• Problem description: Every line below that holds the word "site" must be listed.

**** Data for analysis ****

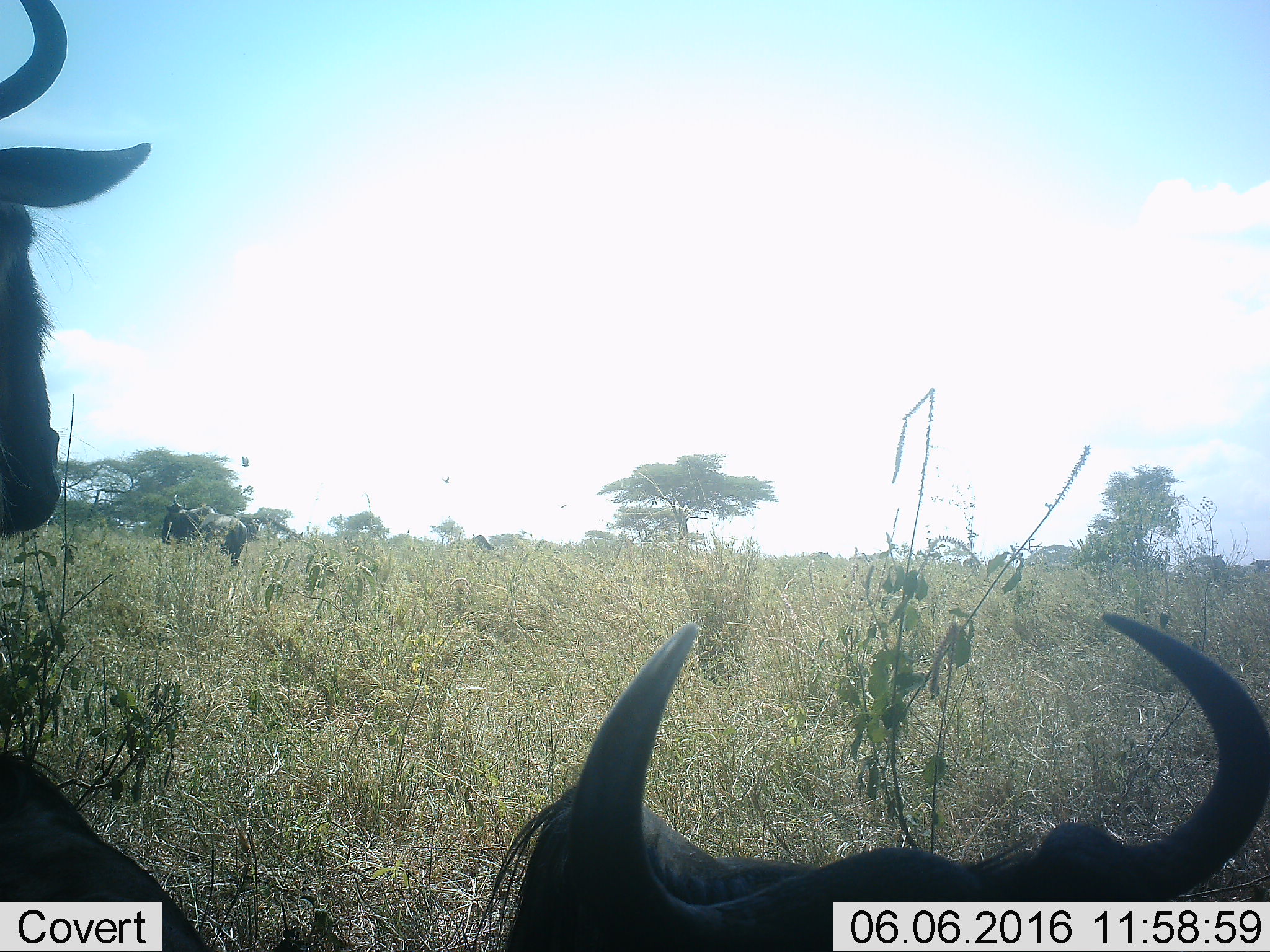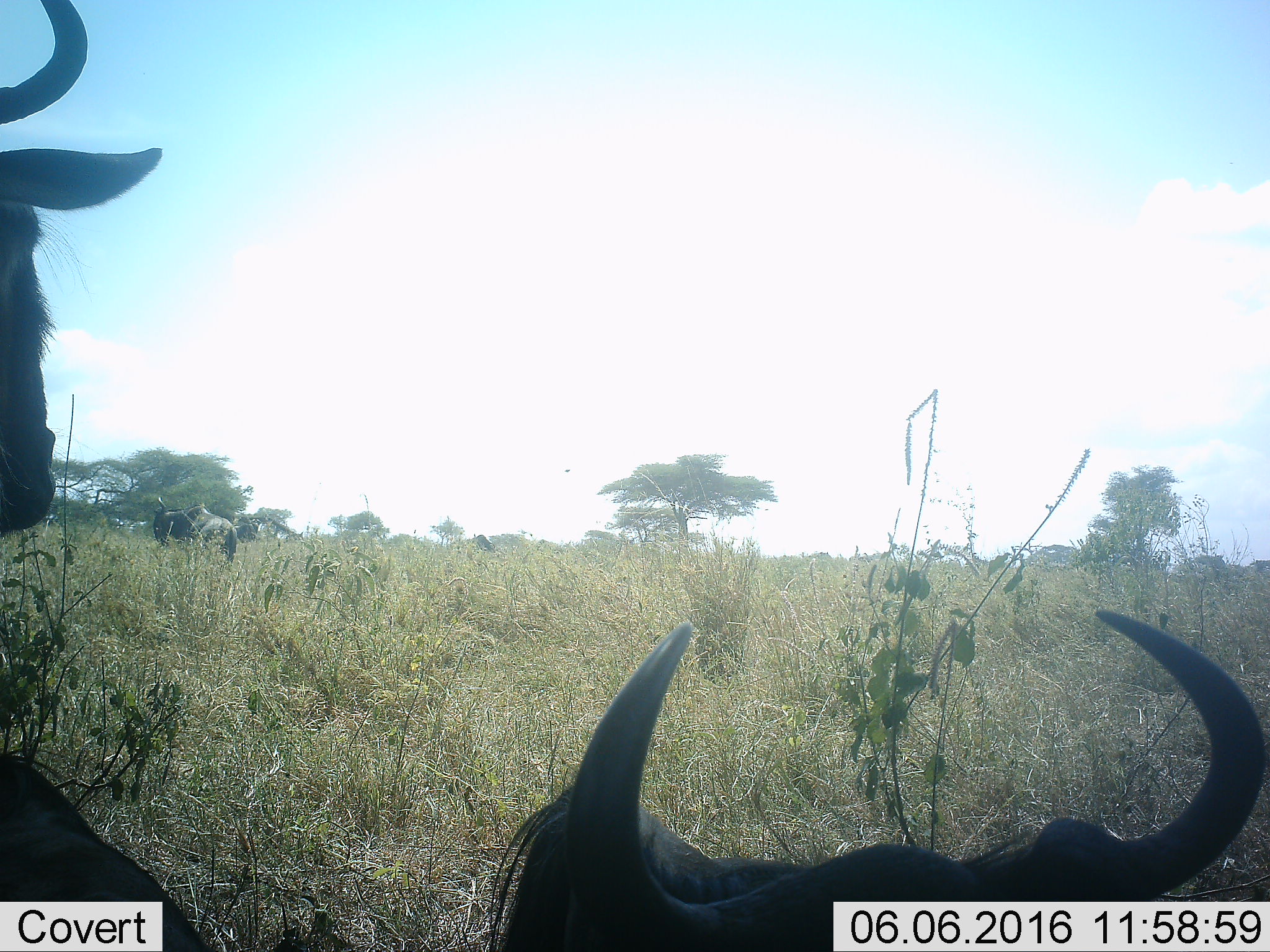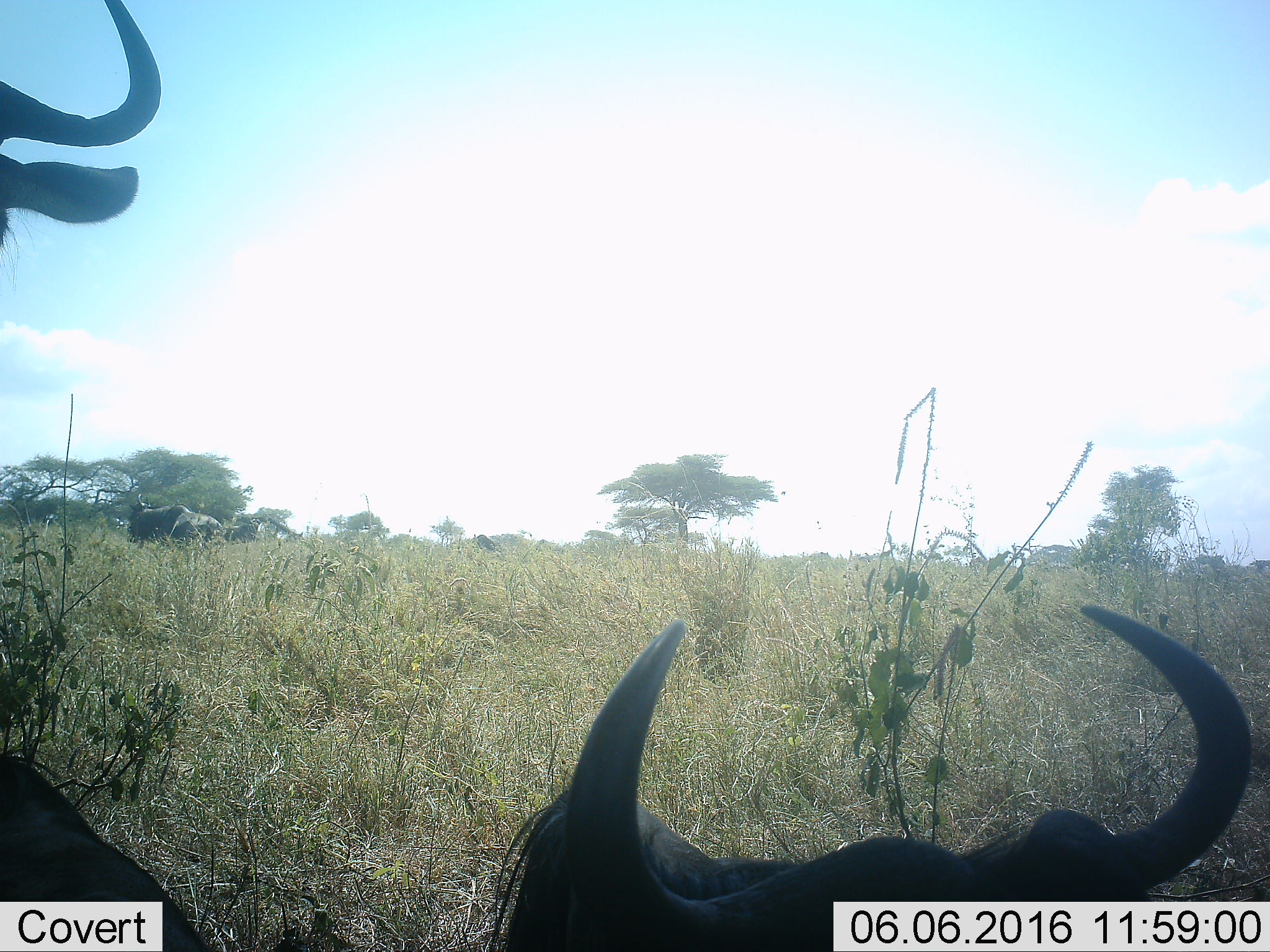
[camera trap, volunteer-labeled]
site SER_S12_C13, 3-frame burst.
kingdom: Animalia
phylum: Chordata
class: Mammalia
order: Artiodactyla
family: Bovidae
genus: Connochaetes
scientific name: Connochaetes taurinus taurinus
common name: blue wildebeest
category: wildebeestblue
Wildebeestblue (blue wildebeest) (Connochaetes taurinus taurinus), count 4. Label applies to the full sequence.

****
**** Data for analysis ****

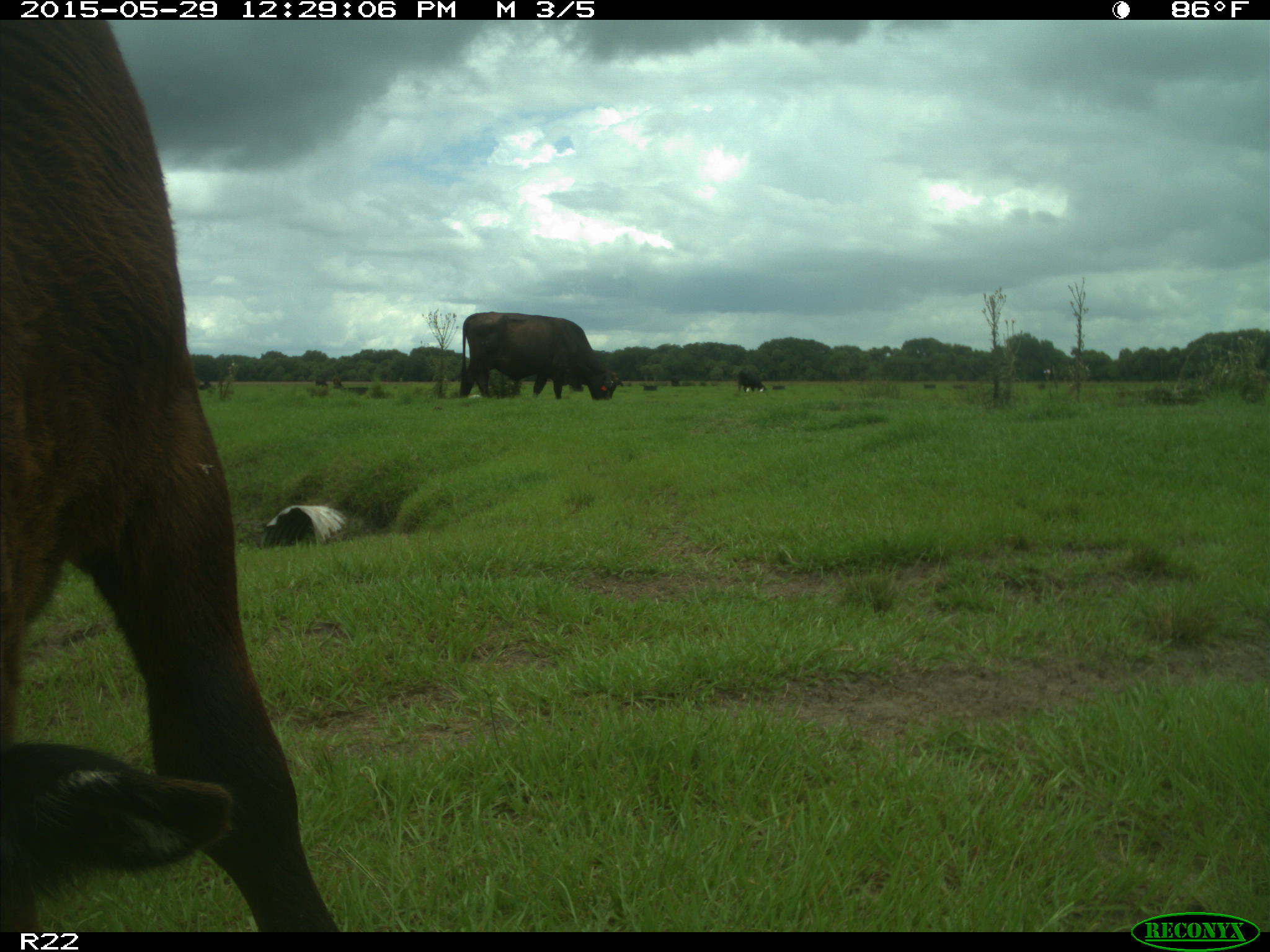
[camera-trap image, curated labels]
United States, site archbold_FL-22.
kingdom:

****

• Answer space:
site SER_S12_C13, 3-frame burst.
United States, site archbold_FL-22.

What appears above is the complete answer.